* PROBLEM DETAILS *
Please state how many lines in the entries below contain the string "instances", with case counting, and reply with only that number.
* * * * * * * * *
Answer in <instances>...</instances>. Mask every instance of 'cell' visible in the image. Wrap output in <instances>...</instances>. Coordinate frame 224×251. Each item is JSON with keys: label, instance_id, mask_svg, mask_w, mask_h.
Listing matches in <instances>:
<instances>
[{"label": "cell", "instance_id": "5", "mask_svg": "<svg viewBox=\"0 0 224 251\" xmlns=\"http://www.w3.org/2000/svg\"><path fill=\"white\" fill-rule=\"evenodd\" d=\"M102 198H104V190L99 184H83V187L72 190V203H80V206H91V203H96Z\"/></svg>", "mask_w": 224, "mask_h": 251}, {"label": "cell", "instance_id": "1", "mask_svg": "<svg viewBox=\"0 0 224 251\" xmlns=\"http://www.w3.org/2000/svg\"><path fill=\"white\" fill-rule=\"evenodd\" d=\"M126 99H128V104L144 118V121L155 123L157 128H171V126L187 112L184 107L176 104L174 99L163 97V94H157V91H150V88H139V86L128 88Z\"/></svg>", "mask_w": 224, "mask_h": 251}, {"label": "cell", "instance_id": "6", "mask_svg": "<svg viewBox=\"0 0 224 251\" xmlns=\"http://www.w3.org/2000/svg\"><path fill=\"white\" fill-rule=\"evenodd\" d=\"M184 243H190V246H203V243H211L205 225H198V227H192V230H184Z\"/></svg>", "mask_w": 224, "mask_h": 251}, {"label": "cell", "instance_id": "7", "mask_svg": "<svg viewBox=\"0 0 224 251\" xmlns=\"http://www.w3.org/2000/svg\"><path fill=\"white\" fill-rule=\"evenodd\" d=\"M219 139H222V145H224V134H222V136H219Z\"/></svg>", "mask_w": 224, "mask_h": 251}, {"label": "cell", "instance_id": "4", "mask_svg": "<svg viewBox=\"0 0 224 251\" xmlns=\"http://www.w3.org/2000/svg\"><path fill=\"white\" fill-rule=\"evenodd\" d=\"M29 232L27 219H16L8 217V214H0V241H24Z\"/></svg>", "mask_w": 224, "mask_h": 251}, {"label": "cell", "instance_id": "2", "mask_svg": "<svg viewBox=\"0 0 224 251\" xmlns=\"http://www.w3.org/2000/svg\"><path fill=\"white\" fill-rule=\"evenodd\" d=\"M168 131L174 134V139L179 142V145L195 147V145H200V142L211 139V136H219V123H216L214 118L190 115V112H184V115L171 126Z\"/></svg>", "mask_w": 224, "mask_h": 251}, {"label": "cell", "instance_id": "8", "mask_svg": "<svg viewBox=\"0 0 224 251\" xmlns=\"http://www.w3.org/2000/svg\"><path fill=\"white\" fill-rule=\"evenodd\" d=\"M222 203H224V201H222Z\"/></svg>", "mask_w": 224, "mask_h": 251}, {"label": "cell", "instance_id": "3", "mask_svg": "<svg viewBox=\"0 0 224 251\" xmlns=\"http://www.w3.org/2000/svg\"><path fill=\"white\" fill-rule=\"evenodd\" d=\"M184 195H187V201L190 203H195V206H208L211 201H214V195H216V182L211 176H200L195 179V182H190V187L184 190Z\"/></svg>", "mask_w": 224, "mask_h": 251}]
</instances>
* * * * * * * * *
* WRITTEN ANSWER *
4